[WHAT YOU ARE ASKED TO DO] Tell how many lines in the data hold "caffer", giving that figure alone.

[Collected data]
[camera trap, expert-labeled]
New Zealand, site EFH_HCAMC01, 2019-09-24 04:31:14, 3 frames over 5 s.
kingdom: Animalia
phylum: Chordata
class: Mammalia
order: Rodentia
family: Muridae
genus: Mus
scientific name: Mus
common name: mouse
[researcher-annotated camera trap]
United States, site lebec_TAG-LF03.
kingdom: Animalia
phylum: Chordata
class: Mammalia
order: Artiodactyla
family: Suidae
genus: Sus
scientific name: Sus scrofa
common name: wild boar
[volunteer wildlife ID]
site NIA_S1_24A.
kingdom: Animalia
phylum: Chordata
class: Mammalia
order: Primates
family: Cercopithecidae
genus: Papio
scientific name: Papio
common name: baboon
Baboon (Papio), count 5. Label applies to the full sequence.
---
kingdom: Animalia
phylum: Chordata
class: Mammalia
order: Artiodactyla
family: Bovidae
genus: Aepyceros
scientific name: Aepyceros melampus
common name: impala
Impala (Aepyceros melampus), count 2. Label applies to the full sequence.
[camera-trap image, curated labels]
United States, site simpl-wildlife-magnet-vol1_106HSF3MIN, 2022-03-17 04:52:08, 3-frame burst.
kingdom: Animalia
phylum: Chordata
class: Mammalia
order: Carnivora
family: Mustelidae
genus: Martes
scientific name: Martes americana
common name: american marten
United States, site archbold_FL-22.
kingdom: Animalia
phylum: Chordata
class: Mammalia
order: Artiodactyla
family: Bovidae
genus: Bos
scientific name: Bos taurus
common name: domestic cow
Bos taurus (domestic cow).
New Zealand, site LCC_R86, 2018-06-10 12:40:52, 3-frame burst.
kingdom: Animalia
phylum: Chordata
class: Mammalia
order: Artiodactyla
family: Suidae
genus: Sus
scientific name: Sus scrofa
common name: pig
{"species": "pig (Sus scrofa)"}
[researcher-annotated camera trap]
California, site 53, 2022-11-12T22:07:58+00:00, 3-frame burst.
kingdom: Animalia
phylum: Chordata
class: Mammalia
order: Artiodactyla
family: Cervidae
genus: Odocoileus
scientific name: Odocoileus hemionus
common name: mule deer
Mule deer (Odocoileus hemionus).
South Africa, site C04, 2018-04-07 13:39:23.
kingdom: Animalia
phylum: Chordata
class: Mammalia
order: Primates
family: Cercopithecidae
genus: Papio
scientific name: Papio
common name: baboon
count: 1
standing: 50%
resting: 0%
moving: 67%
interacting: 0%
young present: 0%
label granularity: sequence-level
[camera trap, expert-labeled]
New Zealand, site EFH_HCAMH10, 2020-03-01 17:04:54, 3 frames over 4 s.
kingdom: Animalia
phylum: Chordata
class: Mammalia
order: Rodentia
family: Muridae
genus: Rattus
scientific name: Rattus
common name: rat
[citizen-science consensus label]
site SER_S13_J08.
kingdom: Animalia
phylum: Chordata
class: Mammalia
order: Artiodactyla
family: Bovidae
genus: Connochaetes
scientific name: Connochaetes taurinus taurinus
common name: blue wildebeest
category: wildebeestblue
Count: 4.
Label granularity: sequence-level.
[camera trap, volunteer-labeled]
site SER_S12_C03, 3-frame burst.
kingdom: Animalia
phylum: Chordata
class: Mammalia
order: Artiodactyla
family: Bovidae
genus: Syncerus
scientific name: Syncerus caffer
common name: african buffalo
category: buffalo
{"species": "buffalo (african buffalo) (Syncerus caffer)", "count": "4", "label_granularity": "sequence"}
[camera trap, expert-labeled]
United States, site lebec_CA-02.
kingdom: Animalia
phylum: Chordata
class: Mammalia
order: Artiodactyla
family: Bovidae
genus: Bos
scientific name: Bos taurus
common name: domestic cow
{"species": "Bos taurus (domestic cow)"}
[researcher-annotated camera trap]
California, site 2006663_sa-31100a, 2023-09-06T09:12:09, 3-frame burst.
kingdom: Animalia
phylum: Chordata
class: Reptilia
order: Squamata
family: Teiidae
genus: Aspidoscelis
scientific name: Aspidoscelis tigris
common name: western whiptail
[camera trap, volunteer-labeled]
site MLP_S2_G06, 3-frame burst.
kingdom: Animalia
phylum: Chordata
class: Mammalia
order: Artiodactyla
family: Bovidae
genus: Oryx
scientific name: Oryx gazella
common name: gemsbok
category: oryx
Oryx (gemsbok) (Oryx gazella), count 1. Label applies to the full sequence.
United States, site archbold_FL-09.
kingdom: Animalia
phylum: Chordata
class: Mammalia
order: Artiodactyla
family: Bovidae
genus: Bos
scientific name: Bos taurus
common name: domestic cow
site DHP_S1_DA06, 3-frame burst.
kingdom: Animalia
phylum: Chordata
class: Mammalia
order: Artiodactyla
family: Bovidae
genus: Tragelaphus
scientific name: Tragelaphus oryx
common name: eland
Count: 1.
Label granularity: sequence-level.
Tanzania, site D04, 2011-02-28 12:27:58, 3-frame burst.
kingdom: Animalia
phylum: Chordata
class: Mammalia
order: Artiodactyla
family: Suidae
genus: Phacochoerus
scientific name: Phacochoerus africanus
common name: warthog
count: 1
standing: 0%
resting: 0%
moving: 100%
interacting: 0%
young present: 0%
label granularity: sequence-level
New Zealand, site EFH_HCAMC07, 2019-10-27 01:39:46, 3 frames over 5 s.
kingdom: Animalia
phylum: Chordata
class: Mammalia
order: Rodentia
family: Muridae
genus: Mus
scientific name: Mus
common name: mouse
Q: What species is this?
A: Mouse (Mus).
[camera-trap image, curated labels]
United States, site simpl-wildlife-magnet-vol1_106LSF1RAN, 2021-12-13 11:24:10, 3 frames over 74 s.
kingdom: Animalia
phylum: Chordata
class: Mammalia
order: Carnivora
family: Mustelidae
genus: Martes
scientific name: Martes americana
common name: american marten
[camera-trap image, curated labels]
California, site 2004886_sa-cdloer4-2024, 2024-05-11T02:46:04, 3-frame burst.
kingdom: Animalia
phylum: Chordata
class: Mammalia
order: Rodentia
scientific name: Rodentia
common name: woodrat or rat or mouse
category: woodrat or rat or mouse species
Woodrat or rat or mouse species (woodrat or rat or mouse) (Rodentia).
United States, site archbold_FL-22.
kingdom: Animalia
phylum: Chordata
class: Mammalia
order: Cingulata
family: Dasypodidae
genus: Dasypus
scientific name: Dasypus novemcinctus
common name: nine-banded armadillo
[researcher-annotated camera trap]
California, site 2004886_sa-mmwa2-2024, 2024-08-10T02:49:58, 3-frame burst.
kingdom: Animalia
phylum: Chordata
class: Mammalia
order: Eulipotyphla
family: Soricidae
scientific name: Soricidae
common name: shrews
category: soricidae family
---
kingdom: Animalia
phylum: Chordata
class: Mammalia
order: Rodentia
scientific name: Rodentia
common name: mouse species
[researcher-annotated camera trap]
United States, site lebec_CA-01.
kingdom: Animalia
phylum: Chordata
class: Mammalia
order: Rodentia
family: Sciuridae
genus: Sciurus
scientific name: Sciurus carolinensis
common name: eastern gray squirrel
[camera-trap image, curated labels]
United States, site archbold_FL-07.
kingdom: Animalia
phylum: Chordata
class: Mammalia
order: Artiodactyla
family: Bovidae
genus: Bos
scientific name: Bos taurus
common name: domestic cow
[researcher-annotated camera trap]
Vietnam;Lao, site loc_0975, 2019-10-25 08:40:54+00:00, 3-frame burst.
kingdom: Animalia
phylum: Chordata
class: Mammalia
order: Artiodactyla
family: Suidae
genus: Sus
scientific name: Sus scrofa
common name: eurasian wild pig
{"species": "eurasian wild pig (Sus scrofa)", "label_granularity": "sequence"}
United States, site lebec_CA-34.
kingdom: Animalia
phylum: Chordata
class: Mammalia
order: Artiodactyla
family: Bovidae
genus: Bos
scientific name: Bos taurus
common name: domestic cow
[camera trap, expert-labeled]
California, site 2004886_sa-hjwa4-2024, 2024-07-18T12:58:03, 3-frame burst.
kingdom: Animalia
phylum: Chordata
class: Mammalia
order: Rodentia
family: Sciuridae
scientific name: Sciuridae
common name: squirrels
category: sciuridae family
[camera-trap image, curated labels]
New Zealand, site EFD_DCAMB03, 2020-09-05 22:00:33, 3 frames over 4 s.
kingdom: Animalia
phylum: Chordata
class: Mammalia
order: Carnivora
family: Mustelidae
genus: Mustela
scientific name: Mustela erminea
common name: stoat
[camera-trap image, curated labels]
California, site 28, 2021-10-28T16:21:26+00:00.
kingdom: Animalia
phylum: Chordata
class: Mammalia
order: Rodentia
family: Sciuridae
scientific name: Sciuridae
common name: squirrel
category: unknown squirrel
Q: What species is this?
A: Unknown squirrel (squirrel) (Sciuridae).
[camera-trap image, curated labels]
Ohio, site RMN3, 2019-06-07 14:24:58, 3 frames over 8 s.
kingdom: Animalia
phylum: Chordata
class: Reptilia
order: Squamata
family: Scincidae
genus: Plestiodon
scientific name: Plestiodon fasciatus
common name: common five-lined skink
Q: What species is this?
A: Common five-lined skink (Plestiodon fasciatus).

[ANSWER TO THIS TASK] 2